After launch, call the standard OpenAI-compatible endpoint:
curl http://localhost:30000/v1/chat/completions \
-H "Content-Type: application/json" \
-d '{
"model": "deepseek-ai/DeepSeek-V4-Flash",
"messages": [{"role": "user", "content": "What is 15% of 240?"}]
}'
Add the deepseek-v4 reasoning parser to split reasoning_content and content; use the deepseekv4 tool parser for structured tool calls.
Production Pitfalls
- DeepEP dispatch buffer: Require
max-running-requests × MTP_draft_tokens ≤ SGLANG_DEEPEP_NUM_MAX_DISPATCH_TOKENS_PER_RANK. Violations corrupt buffers under steady load; defaults are conservative—tune upward after smoke tests. - Hopper (H200) paths: Original FP4 checkpoints use Marlin w4a16 MoE (TP only; full Pro fits one node). For more parallelism, use SGLang FP8 conversions (
sgl-project/DeepSeek-V4-Flash-FP8/Pro-FP8). - PD-Disagg on H200:
docker runneeds--privileged --ulimit memlock=-1(or IB device +IPC_LOCK); otherwise Mooncake falls back to TCP and large checkpoints may corrupt KV transfers. - Base models: Set
SGLANG_FIX_DSV4_BASE_MODEL_LOAD=1. - GB300 cross-pod NVLink: If Mooncake reports
nvlink_transport.cpp:497 Requested address ... not found!, addMC_FORCE_MNNVL=1 NCCL_MNNVL_ENABLE=1 NCCL_CUMEM_ENABLE=1on both prefill and decode pods.
For implementation details, see sgl-project/sglang#23600—from V4Config registration through hybrid-attention kernels.
Takeaways
DeepSeek pushed aggressive architecture to make 1M context affordable—27% FLOPs and ~10% KV cache versus V3.2 at scale. The cost: inference engines must rebuild KV/cache/attention paths. SGLang’s day-zero stack—ShadowRadix, HiSparse, in-graph spec metadata, and new kernels—is systems engineering, not a patch set.
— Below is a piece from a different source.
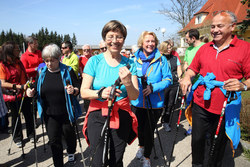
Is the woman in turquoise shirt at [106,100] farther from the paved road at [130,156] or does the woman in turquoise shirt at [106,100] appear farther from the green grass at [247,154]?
the green grass at [247,154]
LMSYS day-zero charts show SGLang leading another open engine at 30K context single-batch decode, though rivals were still tuning MTP and long-context configs. SGLang’s own curves matter more: V4-Pro on B200 stays near-flat from 4K to 900K; V4-Flash on H200 drops less than 10%—the kind of stability that makes long context deployable in production.